Все это я понял не сразу, а только через несколько минут из-за неотъемлемого свойства действительности оставаться незримой до тех пор, пока случайное обстоятельство не снимет с нее покрова. Во всяком случае, в тот момент мне было смерть как досадно, что я не слышу разговора между бывшим жилетником и бароном. Тут я обратил внимание, что рядом с мастерской Жюпьена, отделенная от нее тоненькой перегородкой, отдается внаймы еще одна мастерская. Чтобы туда проникнуть, мне надо было подняться к нам на кухню, спуститься по черной лестнице в подвальный этаж, пройти через подвал вдоль всего двора до того места, где еще несколько месяцев назад столяр хранил свои изделия и где Жюпьен собирался складывать уголь, и оттуда подняться на несколько ступенек. Так я под прикрытием, невидимо проделал бы весь путь. Это было бы самое благоразумное. Но я избрал другой путь: чтобы меня не увидели, я жался к стенам и в конце концов обогнул двор снаружи. Если меня в самом деле никто не увидел, то, думается, я обязан этим не столько моей осторожности, сколько простой случайности. Теперь мне представляется, что меня толкнули на этот опасный путь, в то время как переход через подвал ничем мне не грозил, три причины, если только тут может идти речь о причинах. Во-первых, нетерпение. Во-вторых, быть может, смутное воспоминание о том, как я, спрятавшись под окном, подсматривал за происходившим в комнате у дочери Вентейля. Надо заметить, что участники подобного рода сцен, которые мне приходилось видеть, никогда не соблюдали осторожности, и происходили эти сцены в обстановке совершенно неправдоподобной, так что человек невольно приходил к убеждению, что каждое такое открытие – это награда за в высшей степени рискованный, хотя и незаметный поступок. Наконец, – мне стыдно в этом признаться, столько тут ребяческого, – могла быть и третья причина, и мне сдается, что она-то и была, неведомо для меня самого, решающей. Чтобы сопоставить с действительностью – и убедиться, что их опровергают факты, – военные теории Сен-Лу, я досконально изучил бурскую войну,
[4]
а кроме того, перечел описания экспедиций, путешествия. Я увлекся всем этим и старался для закалки действовать в жизни так, как действовали герои книг.
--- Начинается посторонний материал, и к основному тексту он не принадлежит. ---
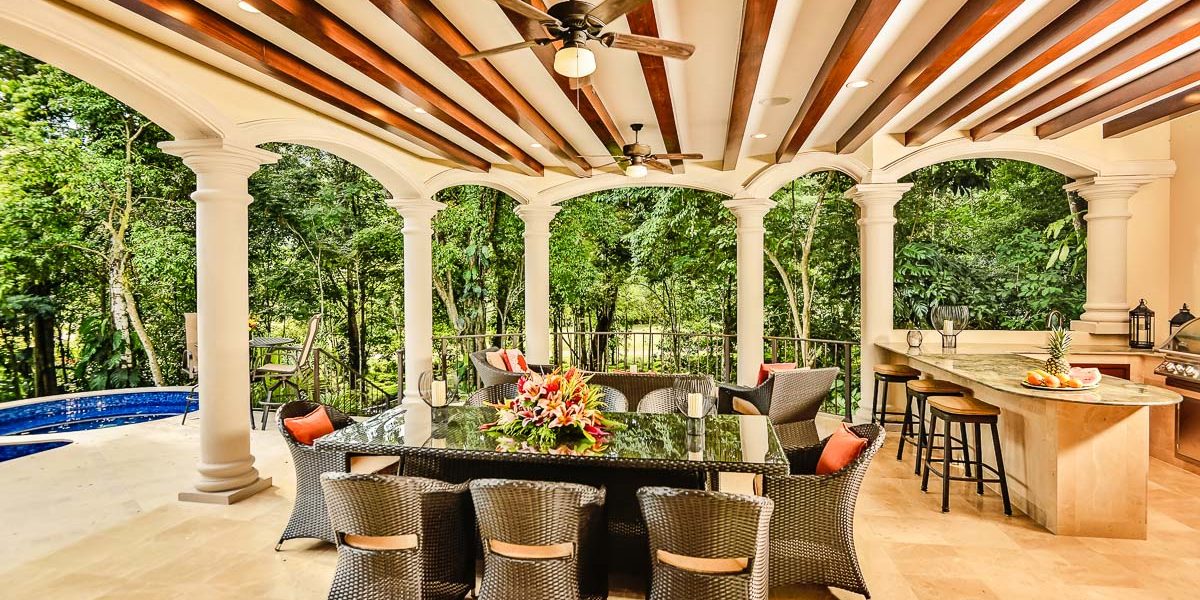 Spacious terrace overlooking the pool and verdant forest, perfect for alfresco dining.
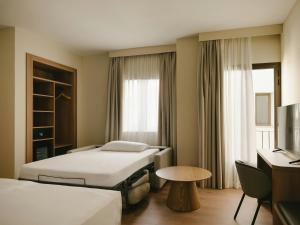 a hotel room with two beds and a desk at Sercotel Toledo Imperial in Toledo
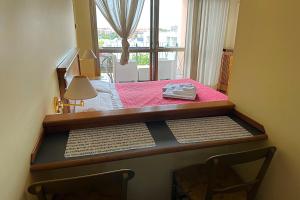 a room with a table with two chairs and a window at TatyHouse in Rome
Когда болезнь приковывала меня к постели и я несколько суток не только не смыкал глаз, но не мог вытянуться, не мог ни есть, ни пить и уже не надеялся, что изнеможение и боль когда-нибудь пройдут, я думал о путешественнике, выброшенном на берег, отравленном ядовитыми травами, дрожавшем от холода, промокшем в море насквозь, а через два дня набравшемся сил и пошедшем наугад искать туземцев, хотя они, может быть, людоеды. Пример такого путешественника придавал мне бодрости, вселял в меня надежду, и я уже стыдился своей минутной слабости. Думая о бурах, которые не боялись на виду у английских войск совершать переходы в открытом месте, чтобы добраться до зарослей, я говорил себе: «Хорош же я буду, если струшу здесь, где театром военных действий является всего-навсего наш двор и где мне – а ведь во время дела Дрейфуса я несколько раз бесстрашно выходил на дуэль
[5]
– грозит только одно оружие: взгляды соседей, но соседи – народ занятой, им не до происшествий во дворе».